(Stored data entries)
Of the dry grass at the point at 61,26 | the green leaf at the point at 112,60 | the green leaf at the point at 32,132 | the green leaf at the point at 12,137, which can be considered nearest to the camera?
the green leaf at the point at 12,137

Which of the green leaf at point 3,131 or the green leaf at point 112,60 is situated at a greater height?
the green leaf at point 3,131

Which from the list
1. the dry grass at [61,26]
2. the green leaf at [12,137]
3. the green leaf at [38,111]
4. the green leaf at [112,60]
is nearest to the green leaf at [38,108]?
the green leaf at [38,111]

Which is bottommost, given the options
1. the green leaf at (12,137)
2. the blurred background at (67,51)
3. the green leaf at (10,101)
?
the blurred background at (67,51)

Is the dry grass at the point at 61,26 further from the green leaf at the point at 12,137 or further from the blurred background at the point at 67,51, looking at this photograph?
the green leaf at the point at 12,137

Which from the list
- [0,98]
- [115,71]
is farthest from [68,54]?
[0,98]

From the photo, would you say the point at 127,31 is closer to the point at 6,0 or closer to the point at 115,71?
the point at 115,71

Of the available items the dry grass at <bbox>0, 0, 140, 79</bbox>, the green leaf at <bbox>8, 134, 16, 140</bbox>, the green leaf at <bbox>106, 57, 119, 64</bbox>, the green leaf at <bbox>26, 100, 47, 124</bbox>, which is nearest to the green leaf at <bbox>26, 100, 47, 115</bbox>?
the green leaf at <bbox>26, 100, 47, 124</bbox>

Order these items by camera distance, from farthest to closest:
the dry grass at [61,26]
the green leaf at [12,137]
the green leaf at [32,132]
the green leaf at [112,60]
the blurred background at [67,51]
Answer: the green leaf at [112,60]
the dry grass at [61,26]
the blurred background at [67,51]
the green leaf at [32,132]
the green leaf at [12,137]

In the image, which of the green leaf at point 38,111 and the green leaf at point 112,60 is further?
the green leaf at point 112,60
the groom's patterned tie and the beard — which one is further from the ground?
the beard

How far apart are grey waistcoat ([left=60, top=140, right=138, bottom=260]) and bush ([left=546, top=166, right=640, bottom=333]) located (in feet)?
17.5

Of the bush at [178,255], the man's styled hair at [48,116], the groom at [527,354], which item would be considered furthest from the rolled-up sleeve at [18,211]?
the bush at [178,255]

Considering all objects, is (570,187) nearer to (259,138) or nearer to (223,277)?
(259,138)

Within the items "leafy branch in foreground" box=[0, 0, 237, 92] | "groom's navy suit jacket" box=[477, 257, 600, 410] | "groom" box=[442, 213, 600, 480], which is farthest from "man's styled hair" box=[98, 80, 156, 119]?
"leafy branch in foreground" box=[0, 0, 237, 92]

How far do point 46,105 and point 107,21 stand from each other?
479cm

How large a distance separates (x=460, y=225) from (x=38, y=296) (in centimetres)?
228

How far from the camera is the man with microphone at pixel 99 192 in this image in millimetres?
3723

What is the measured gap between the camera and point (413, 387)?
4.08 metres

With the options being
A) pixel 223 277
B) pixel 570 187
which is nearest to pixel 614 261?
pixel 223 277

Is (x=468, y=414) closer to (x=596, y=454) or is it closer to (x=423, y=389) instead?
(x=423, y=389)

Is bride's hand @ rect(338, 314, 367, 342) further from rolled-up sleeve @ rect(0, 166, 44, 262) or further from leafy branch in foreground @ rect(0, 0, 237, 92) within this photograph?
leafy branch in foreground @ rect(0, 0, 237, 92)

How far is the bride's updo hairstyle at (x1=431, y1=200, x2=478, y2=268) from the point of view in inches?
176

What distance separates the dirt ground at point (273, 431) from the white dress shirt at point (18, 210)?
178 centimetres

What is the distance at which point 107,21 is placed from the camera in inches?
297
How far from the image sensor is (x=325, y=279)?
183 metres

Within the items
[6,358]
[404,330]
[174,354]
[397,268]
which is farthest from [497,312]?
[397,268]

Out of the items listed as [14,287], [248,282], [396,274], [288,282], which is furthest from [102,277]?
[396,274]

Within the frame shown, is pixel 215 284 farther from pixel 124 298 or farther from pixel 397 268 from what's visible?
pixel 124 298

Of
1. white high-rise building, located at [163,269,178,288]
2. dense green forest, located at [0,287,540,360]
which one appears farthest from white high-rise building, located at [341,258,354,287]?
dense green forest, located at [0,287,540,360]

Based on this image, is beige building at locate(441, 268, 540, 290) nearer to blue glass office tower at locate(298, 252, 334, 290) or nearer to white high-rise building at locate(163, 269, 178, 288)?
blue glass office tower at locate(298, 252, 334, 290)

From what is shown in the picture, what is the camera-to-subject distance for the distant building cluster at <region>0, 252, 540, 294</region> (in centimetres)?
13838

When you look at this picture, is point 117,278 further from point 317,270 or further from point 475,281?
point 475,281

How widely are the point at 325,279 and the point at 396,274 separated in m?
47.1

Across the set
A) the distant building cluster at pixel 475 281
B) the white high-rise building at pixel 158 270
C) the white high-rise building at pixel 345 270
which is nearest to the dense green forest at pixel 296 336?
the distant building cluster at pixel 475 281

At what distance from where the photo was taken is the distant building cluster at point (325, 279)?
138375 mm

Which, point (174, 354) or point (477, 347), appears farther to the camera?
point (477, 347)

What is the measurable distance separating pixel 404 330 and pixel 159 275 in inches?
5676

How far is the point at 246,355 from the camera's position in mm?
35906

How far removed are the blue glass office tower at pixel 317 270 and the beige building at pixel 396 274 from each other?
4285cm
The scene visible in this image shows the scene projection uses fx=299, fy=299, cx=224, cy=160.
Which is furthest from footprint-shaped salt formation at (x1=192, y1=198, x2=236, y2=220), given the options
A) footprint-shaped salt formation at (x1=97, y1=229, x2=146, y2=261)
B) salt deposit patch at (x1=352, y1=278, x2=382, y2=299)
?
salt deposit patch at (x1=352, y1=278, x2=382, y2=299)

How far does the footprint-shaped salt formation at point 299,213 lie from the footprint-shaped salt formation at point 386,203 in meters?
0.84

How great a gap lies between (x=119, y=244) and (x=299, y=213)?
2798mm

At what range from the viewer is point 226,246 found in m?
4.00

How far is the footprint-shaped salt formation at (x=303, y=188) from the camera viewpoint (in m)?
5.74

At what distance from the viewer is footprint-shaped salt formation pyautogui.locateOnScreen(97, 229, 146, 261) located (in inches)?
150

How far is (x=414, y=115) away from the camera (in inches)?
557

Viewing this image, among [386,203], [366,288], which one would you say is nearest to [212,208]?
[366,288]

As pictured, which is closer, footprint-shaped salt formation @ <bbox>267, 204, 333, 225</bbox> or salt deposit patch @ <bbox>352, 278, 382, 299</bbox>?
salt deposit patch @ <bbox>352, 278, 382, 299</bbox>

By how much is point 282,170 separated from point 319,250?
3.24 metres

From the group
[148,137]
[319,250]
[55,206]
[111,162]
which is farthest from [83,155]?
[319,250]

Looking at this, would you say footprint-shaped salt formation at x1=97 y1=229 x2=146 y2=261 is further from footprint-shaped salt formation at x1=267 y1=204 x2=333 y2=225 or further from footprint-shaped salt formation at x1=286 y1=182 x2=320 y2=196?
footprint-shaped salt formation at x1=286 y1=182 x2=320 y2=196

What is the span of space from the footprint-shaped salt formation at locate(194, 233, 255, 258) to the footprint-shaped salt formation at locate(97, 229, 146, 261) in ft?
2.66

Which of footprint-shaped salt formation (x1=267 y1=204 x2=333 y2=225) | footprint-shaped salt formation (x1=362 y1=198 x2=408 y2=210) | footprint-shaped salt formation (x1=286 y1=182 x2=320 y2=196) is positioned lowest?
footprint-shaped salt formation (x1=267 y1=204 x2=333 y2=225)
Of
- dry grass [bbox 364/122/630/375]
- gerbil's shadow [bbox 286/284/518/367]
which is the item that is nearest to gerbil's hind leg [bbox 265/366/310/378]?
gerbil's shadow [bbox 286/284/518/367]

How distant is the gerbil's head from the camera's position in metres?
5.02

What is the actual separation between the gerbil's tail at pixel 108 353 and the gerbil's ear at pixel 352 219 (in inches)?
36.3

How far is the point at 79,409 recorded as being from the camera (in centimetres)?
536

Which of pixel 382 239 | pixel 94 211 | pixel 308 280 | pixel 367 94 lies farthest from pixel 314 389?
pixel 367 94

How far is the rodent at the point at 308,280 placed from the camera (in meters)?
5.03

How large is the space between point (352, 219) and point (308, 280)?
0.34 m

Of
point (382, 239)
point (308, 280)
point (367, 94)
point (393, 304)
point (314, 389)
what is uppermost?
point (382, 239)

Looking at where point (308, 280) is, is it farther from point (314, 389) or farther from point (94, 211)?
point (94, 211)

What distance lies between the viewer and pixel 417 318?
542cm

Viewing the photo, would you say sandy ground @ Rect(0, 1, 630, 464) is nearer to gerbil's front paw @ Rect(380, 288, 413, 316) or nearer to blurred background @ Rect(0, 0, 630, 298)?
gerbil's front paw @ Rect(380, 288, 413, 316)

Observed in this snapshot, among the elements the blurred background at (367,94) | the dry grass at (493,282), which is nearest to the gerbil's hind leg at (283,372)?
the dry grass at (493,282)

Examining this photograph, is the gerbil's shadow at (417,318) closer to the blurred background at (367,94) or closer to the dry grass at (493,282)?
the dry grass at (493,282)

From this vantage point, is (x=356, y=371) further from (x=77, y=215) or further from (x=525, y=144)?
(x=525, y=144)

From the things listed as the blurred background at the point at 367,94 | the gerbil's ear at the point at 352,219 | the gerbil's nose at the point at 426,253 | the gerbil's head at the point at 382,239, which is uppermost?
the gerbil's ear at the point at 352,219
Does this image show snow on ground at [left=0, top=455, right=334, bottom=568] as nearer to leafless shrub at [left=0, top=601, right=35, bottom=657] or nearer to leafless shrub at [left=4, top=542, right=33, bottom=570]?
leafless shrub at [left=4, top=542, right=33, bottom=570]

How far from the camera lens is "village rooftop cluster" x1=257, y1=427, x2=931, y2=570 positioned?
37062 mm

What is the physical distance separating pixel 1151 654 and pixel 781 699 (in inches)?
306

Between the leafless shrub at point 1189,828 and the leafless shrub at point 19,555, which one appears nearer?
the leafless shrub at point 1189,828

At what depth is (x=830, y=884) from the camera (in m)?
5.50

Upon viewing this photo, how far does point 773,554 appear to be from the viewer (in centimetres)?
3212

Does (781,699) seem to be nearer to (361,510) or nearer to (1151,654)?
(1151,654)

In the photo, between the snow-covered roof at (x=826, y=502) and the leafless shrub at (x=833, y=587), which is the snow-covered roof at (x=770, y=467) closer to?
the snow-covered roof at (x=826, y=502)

▶ Directive:
Rewrite the rows from the line containing "In the photo, between" through the end of the rows, both included, and replace "leafless shrub" with "bare bush". Keep everything else the same.

▶ Solution for this exercise:
In the photo, between the snow-covered roof at (x=826, y=502) and the bare bush at (x=833, y=587), which is the snow-covered roof at (x=770, y=467) closer to?
the snow-covered roof at (x=826, y=502)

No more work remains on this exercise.